Fit a Gaussian function (m_gaussf) to the given histogram, store mean, rms and mean error.

Definition at line 896 of file TileLaserTimingTool.cxx.

                                                                                {
 
  if (hi.GetEntries() == 0) {
    p1 = p2 = p1_err = 0.0;
    return;
  }
  double MaxAmplitude = hi.GetMaximum();
  double MeanTimeDiff = hi.GetMean();
  double RMSTimeDiff = hi.GetRMS();
  m_gaussf->SetParameter(0, MaxAmplitude);
  m_gaussf->SetParameter(1, MeanTimeDiff);
  m_gaussf->SetParameter(2, RMSTimeDiff);
  m_gaussf->SetRange(MeanTimeDiff - 2.0 * RMSTimeDiff, MeanTimeDiff + 2.0 * RMSTimeDiff);
 
  hi.Fit(m_gaussf, "QR");
 
  p1 = m_gaussf->GetParameter(1);
  p1_err = m_gaussf->GetParError(1);
  p2 = m_gaussf->GetParameter(2);
}

fitGauss2()

void TileLaserTimingTool::fitGauss2 ( TH1F & hi, float & p1, float & p2, float & chi2, float & p1_err, float w1, float w2 )

private

Fit a Gaussian function with two iterations mean range = hi.mean +- w1|w2 * hi.rms.

Definition at line 917 of file TileLaserTimingTool.cxx.

                                                                                                                  {
 
  if (hi.GetEntries() == 0) {
    p1 = p2 = chi2 = p1_err = w1 = w2 = 0.0;
    return;
  }
 
  double MaxAmplitude = hi.GetMaximum();
  double MeanTimeDiff = hi.GetMean();
  double RMSTimeDiff = hi.GetRMS();
 
  m_gaussf->SetParameter(0, MaxAmplitude);
  m_gaussf->SetParameter(1, MeanTimeDiff);
  m_gaussf->SetParameter(2, RMSTimeDiff);
  m_gaussf->SetRange(MeanTimeDiff - w1 * RMSTimeDiff, MeanTimeDiff + w1 * RMSTimeDiff);
 
  hi.Fit(m_gaussf, "QR");
  double FittedAmplitude = m_gaussf->GetParameter(0);
  double FittedMean = m_gaussf->GetParameter(1);
  double FittedSigma = m_gaussf->GetParameter(2);
 
  //=== Iterate once ===
 
  m_gaussf->SetParameter(0, FittedAmplitude);
  m_gaussf->SetParameter(1, FittedMean);
  m_gaussf->SetParameter(2, FittedSigma);
  m_gaussf->SetRange(FittedMean - w2 * FittedSigma, FittedMean + w2 * FittedSigma);
 
  hi.Fit(m_gaussf, "QR");
  p1 = m_gaussf->GetParameter(1);
  p2 = m_gaussf->GetParameter(2);
  p1_err = m_gaussf->GetParError(1);
  chi2 = m_gaussf->GetChisquare();
}

initialize()

StatusCode TileLaserTimingTool::initialize ( )

overridevirtual

Use timing tool to get cell fiber lengths, when implemented! float athfl, offlfl; const int drawerIdx = TileCalibUtils::getDrawerIdx(1, 0); for (int pmt = 0; pmt < 48; pmt++) { athfl = m_tileToolTiming->getCellFiberLength(drawerIdx, pmt); offlfl = fiberLength(1, pmt); ATH_MSG_INFO( " " << pmt << " : " << athfl << " , " << offlfl ); }

Implements ITileCalibTool.

Definition at line 256 of file TileLaserTimingTool.cxx.
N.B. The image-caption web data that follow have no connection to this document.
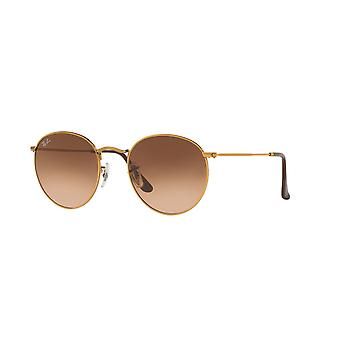 Lunettes de soleil Ray-Ban Round Metal RB3447 9001/A5 Shiny Light Bronze/Brown Gradient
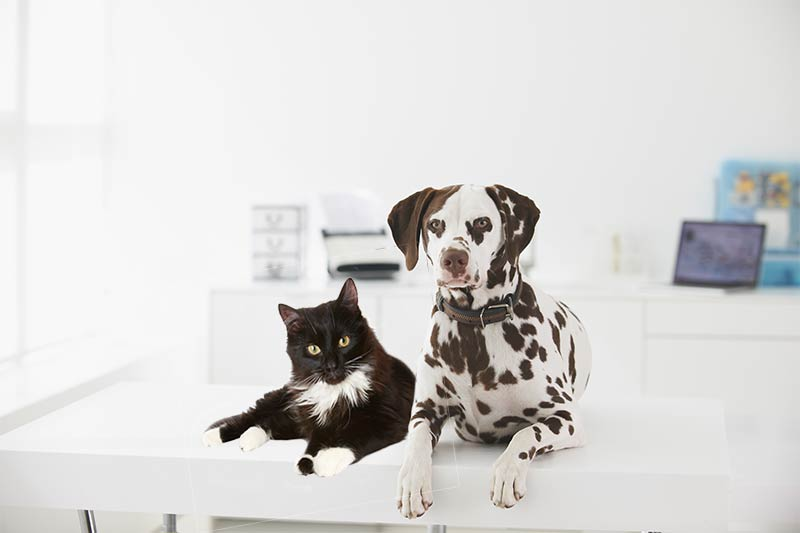 Dog and Cat in Salon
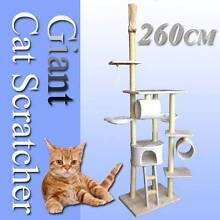 Warehouse pickup 260cm Giant Cat tree house cat scratcher Riverwood Canterbury Area Preview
                                           {
 
  ATH_MSG_INFO( "initialize()" );
 
  // get TileHWID helper
  CHECK( detStore()->retrieve(m_tileHWID) );
 
  // get the timing tool
  CHECK( m_tileToolTiming.retrieve() );
 
  // get TileCabling Service
  m_cabling = TileCablingService::getInstance();
 
  m_nevts = 0;
 
  ATH_CHECK( m_eventInfoKey.initialize() );
  ATH_CHECK( m_rawChannelContainerKey.initialize() );
  ATH_CHECK( m_digitsContainerKey.initialize() );
 
  // gauss fit function
  m_gaussf = new TF1("GainGauss", "[0]*exp(- (x-[1])*(x-[1])/(2*[2]*[2]))", -60, 60);
 
  ATH_MSG_DEBUG( "initialize() ready " );

 
  return StatusCode::SUCCESS;
}

initNtuple()

StatusCode TileLaserTimingTool::initNtuple ( int runNumber, int runType, TFile * rootfile )

overridevirtual

Implements ITileCalibTool.

Definition at line 294 of file TileLaserTimingTool.cxx.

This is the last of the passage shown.